• _TE LEZEN FRAGMENT_:
Hoe trek je de grens tussen publiek en privé en waarom? Die vraag is complexer geworden in onze cultuur. Sommigen van ons hebben namelijk ontdekt dat het kan lonen om privézaken publiek uit te venten als reclame voor welk particulier belang dan ook. In lijn daarmee heeft zich een hele bedrijfstak ontwikkeld om deze loslippigheid op te vangen en te kanaliseren, uit te venten en op gang te houden. Wat weer van de weeromstuit onze interesse in, zo niet onze behoefte aan berichtgeving terzake tot in het onverzadigbare heeft opgedreven. Een leger van journalisten en mediamensen is aangetreden. Het is als het spionage-gilde alle dagen op zoek naar nieuwtjes van welke aard dan ook.
In theorie zou je een evenwichtige verdeling kunnen uitwerken tussen privé en publiek. Maar in de praktijk is zo'n heldere scheiding zo niet irrelevant, dan toch onuitvoerbaar geworden. Stoorzender is de uitgebreide semipublieke sector die is gegroeid door het openzetten of openbreken van het privédomein. Een gangbare voorstelling is die van de maatschappij als piramide. De top daarvan wordt gevormd door de machthebber - zeg: het stamhoofd, de chef, de koning - en zijn staf in dienst van de publieke zaak. Aan die top is alles welkom wat helpt om de indruk te wekken dat de publieke zaak onvoorwaardelijk wordt gediend. Uit de geschiedenis kennen we het arsenaal aan kunstgrepen dat daarbij is beproefd. Niet zelden bleek het goochelen met schijn. In die samenhang heeft een kanteling plaatsgevonden door invloed van de semipublieke subtop. Zij staan niet in de publieke belangstelling omdat ze een publiek belang dienen - omdat ze de belangstelling mobiliseren zijn zij een publiek belang geworden.

• _WAT TE MAKEN_: Schrijf het stuk hierboven over publiek en privé helemaal over, woord voor woord.

• _GEGEVEN MATERIAAL_:
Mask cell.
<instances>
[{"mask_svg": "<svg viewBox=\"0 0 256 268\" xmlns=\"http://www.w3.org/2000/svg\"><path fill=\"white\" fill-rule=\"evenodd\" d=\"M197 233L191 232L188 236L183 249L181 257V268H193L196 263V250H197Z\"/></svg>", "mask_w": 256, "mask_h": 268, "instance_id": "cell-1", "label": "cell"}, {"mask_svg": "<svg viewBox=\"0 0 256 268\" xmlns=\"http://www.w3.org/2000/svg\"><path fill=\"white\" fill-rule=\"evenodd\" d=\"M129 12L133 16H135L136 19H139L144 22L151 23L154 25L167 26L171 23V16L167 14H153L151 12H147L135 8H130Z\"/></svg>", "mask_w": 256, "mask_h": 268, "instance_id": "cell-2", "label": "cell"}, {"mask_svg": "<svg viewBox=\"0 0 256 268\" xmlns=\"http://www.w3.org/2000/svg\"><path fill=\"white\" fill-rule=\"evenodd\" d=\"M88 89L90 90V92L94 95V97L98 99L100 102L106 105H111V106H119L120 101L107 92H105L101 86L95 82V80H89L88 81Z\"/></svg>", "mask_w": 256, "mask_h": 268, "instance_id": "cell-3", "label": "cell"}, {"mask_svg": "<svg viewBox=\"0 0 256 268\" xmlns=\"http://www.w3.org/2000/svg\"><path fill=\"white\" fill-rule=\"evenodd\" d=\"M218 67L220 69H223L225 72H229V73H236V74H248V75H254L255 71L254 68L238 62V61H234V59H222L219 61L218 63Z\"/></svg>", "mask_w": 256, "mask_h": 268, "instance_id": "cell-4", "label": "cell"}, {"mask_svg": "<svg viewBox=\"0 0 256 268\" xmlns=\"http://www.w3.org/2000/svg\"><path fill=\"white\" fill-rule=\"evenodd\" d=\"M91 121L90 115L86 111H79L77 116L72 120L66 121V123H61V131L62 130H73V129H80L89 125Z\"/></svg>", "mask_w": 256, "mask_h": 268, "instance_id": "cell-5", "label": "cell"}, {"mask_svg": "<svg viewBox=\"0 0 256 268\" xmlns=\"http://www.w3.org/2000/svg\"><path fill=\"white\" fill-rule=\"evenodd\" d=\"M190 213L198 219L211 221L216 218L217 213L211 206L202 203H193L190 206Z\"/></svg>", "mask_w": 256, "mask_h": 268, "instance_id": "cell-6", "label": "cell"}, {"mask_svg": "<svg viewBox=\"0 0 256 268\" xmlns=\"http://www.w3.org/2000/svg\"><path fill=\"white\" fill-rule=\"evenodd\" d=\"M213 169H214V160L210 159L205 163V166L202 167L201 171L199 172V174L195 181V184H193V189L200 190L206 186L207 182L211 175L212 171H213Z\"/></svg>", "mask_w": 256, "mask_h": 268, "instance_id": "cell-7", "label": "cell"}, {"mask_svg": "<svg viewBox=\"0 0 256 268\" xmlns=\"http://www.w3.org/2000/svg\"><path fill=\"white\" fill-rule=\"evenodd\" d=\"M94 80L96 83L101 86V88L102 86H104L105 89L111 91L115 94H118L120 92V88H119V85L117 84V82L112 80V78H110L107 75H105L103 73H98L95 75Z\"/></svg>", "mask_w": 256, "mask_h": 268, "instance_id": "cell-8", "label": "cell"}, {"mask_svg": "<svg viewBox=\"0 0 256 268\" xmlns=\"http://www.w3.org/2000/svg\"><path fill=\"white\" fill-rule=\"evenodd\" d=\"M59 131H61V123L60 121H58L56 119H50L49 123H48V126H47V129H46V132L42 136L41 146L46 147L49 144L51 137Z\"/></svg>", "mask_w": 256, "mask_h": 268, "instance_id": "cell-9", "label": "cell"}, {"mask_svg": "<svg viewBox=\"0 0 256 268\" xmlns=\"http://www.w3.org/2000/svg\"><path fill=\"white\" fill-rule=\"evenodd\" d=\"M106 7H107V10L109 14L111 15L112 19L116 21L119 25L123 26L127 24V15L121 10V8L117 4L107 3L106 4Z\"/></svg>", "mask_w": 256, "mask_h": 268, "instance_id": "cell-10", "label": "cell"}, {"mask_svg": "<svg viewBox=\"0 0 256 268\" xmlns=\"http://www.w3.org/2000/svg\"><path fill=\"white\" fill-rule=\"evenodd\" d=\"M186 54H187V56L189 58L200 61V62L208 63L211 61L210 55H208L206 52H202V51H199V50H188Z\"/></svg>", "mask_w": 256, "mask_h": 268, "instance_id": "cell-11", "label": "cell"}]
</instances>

• _AFGERONDE OPDRACHT_:
Hoe trek je de grens tussen publiek en privé en waarom? Die vraag is complexer geworden in onze cultuur. Sommigen van ons hebben namelijk ontdekt dat het kan lonen om privézaken publiek uit te venten als reclame voor welk particulier belang dan ook. In lijn daarmee heeft zich een hele bedrijfstak ontwikkeld om deze loslippigheid op te vangen en te kanaliseren, uit te venten en op gang te houden. Wat weer van de weeromstuit onze interesse in, zo niet onze behoefte aan berichtgeving terzake tot in het onverzadigbare heeft opgedreven. Een leger van journalisten en mediamensen is aangetreden. Het is als het spionage-gilde alle dagen op zoek naar nieuwtjes van welke aard dan ook.
In theorie zou je een evenwichtige verdeling kunnen uitwerken tussen privé en publiek. Maar in de praktijk is zo'n heldere scheiding zo niet irrelevant, dan toch onuitvoerbaar geworden. Stoorzender is de uitgebreide semipublieke sector die is gegroeid door het openzetten of openbreken van het privédomein. Een gangbare voorstelling is die van de maatschappij als piramide. De top daarvan wordt gevormd door de machthebber - zeg: het stamhoofd, de chef, de koning - en zijn staf in dienst van de publieke zaak. Aan die top is alles welkom wat helpt om de indruk te wekken dat de publieke zaak onvoorwaardelijk wordt gediend. Uit de geschiedenis kennen we het arsenaal aan kunstgrepen dat daarbij is beproefd. Niet zelden bleek het goochelen met schijn. In die samenhang heeft een kanteling plaatsgevonden door invloed van de semipublieke subtop. Zij staan niet in de publieke belangstelling omdat ze een publiek belang dienen - omdat ze de belangstelling mobiliseren zijn zij een publiek belang geworden.